Text to read:
Every day of Lyla Kohistany's life, her native Afghanistan was at war. But the first time she really saw the country, she was a 25-year-old U.S. Navy intelligence officer.
"I remember the aircraft doing the whole zigging and zagging because you don't want to get hit by insurgent fire," Kohistany said of her first deployment in 2005.
Kohistany's family had left when she was a toddler, so she had no memory of the breathtaking snowy mountains that surround the Afghan capital. Their beauty moved her, but also made her realize how lucky she was to have grown up in the U.S.
"I was born an Afghan woman at a time when it was awful to be an Afghan woman," she said. "But as an adult, I became an intelligence officer at the most opportune time to become an intelligence officer focused on Afghanistan."
Now as Afghanistan braces for another stage in its five decades of conflict, America is leaving, declaring its war there not won or lost, but simply over. For U.S. veterans, the end is spurring emotionally charged questions about their sacrifices in Afghanistan. For Kohistany and her brother, Bashir, who also served, the same questions are complicated by their deep knowledge of the country America is leaving behind.
Her fight for freedom began at home
The Kohistany family fled to America in 1982, after her father spoke out against the Soviet occupation. He still tried to be part of the fight by raising money for the Afghan resistance, the mujahideen. And Lyla was an asset; her father would parade her around at parties in Washington, D.C., when she was 7 years old, on behalf of the "freedom fighters."
"I remember having to put on this very traditional Afghan dress, it has these tiny little mirrors all over it, and then the matching pants and this headscarf," she said, "And then clip it so that it would almost look like a tiara at the top of my head."

Data excerpts:
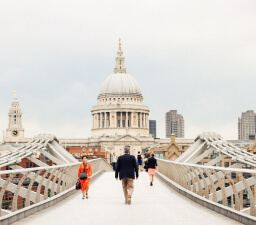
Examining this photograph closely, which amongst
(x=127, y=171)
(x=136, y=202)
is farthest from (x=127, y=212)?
(x=136, y=202)

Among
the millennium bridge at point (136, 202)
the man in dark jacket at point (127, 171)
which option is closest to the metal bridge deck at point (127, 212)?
the millennium bridge at point (136, 202)

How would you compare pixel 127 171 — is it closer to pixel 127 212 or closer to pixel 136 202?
pixel 136 202

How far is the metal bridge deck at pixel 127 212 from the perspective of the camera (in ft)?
46.0

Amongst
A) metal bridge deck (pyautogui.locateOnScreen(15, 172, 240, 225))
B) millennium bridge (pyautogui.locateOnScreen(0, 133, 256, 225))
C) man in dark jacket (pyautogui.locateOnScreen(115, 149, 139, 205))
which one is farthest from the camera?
man in dark jacket (pyautogui.locateOnScreen(115, 149, 139, 205))

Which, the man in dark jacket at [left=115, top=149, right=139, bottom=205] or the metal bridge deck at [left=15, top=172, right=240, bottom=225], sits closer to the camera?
the metal bridge deck at [left=15, top=172, right=240, bottom=225]

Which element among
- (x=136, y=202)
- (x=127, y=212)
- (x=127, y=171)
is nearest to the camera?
(x=127, y=212)

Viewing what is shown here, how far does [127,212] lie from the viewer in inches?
634

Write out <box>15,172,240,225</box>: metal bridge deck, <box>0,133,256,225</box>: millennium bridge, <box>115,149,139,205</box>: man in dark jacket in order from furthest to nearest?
<box>115,149,139,205</box>: man in dark jacket → <box>15,172,240,225</box>: metal bridge deck → <box>0,133,256,225</box>: millennium bridge

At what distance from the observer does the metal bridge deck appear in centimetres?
1403

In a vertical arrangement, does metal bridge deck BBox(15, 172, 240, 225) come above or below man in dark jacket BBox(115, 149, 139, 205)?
below

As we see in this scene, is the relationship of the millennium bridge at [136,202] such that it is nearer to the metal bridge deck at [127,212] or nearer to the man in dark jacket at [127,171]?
the metal bridge deck at [127,212]

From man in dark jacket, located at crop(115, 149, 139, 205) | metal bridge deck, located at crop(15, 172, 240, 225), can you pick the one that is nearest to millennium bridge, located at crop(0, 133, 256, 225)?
metal bridge deck, located at crop(15, 172, 240, 225)

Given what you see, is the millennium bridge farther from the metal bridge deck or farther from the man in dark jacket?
the man in dark jacket

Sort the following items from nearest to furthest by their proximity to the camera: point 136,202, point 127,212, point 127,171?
1. point 127,212
2. point 127,171
3. point 136,202
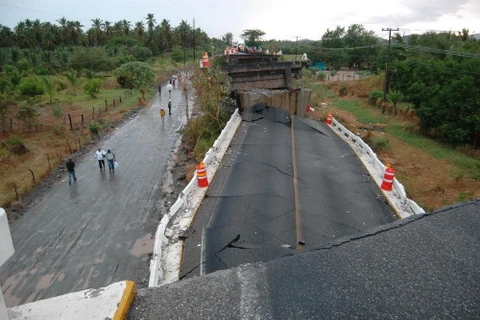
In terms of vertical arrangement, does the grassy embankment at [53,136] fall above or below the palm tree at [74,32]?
below

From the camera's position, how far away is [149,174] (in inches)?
714

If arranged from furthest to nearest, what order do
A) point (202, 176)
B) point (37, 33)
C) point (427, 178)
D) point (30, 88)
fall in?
point (37, 33) < point (30, 88) < point (427, 178) < point (202, 176)

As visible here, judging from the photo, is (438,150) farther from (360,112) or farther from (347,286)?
(347,286)

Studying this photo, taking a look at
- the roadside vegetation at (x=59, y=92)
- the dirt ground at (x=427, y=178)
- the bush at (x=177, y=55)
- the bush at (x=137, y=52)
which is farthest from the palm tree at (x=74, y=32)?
the dirt ground at (x=427, y=178)

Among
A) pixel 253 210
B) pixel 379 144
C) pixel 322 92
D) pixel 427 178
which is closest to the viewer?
pixel 253 210

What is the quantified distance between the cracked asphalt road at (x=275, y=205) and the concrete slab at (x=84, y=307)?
189cm

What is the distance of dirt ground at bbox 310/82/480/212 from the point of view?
14094 mm

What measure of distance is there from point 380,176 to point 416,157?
403 inches

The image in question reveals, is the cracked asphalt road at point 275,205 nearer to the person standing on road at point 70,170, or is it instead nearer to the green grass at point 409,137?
the green grass at point 409,137

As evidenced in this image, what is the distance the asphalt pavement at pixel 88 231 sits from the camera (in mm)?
10078

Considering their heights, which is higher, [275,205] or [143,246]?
[275,205]

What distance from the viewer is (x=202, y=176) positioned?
980cm

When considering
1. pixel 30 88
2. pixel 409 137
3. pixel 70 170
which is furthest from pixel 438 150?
pixel 30 88

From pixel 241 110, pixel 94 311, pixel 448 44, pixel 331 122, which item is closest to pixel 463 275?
pixel 94 311
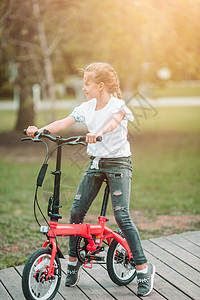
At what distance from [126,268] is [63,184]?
749 mm

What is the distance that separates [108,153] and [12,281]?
3.89 feet

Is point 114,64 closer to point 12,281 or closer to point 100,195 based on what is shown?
point 100,195

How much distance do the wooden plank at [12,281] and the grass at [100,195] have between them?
394 millimetres

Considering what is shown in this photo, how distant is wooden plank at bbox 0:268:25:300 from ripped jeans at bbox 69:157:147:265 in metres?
0.45

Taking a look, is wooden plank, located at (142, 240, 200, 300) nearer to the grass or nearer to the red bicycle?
the red bicycle

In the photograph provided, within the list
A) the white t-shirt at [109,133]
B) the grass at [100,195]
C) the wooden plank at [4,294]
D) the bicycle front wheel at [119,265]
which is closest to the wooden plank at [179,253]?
the bicycle front wheel at [119,265]

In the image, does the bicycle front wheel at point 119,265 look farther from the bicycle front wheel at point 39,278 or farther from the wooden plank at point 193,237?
the wooden plank at point 193,237

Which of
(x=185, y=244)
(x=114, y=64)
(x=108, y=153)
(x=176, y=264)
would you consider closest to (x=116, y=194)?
(x=108, y=153)

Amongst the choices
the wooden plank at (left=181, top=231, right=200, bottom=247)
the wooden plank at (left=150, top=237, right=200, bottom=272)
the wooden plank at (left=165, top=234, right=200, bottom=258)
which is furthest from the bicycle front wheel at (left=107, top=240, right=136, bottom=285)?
the wooden plank at (left=181, top=231, right=200, bottom=247)

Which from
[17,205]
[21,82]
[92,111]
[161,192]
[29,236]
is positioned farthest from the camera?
[21,82]

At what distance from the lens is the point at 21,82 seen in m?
10.7

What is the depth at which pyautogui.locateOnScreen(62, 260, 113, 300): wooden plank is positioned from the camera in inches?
124

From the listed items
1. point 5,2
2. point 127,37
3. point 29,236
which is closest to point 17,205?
point 29,236

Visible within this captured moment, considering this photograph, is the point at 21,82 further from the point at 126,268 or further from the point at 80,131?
the point at 126,268
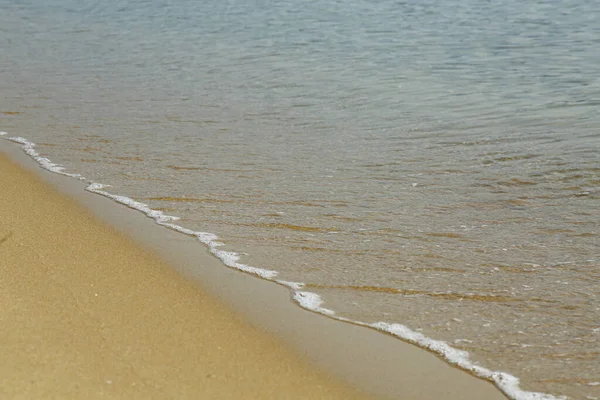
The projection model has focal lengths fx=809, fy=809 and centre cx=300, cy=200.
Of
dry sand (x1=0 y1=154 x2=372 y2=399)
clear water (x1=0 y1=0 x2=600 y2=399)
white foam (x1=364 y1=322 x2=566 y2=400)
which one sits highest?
dry sand (x1=0 y1=154 x2=372 y2=399)

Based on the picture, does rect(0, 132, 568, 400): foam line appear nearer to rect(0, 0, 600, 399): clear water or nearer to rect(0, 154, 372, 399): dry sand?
rect(0, 0, 600, 399): clear water

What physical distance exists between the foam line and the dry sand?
35 cm

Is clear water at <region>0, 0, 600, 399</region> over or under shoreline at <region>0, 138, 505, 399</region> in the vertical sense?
under

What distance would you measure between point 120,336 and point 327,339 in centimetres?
86

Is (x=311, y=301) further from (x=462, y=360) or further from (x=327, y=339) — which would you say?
(x=462, y=360)

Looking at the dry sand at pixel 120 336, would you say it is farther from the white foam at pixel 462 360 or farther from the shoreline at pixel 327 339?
the white foam at pixel 462 360

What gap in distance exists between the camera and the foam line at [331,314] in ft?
9.92

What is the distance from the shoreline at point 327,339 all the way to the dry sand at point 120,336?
3.3 inches

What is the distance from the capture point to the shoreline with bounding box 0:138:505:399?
3.04 meters

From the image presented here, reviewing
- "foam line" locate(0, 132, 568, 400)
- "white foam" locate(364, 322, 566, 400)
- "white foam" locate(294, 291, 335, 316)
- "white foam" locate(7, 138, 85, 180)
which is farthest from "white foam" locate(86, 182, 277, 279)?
"white foam" locate(364, 322, 566, 400)

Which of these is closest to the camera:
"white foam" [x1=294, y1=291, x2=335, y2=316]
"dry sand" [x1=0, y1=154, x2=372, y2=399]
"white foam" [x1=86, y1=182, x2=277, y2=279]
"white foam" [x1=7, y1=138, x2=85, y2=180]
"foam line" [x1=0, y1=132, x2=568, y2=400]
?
"dry sand" [x1=0, y1=154, x2=372, y2=399]

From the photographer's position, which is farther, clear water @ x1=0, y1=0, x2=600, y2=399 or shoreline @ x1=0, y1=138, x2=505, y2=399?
clear water @ x1=0, y1=0, x2=600, y2=399

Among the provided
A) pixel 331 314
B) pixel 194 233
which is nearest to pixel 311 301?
pixel 331 314

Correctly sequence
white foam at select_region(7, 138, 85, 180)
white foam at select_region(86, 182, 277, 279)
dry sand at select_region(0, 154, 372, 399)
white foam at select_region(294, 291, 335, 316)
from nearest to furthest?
1. dry sand at select_region(0, 154, 372, 399)
2. white foam at select_region(294, 291, 335, 316)
3. white foam at select_region(86, 182, 277, 279)
4. white foam at select_region(7, 138, 85, 180)
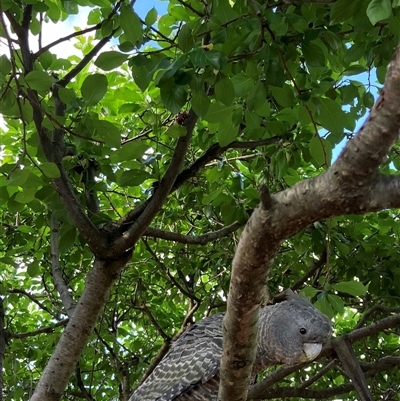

Tasks and exercises:
[A] According to the article about Lyla Kohistany, why did the aircraft zig and zag during her first deployment? Answer in one to three sentences.
[B] In what year did the Kohistany family flee to America, according to the article about Lyla Kohistany?
[C] List every item of clothing Kohistany says she wore at the parties in Washington, D.C., according to the article about her.
None of the lines are needed for the tasks.

Full answers:
[A] The aircraft zigged and zagged to avoid being hit by insurgent fire.

[B] 1982

[C]
- A traditional Afghan dress with tiny mirrors all over it
- Matching pants
- A headscarf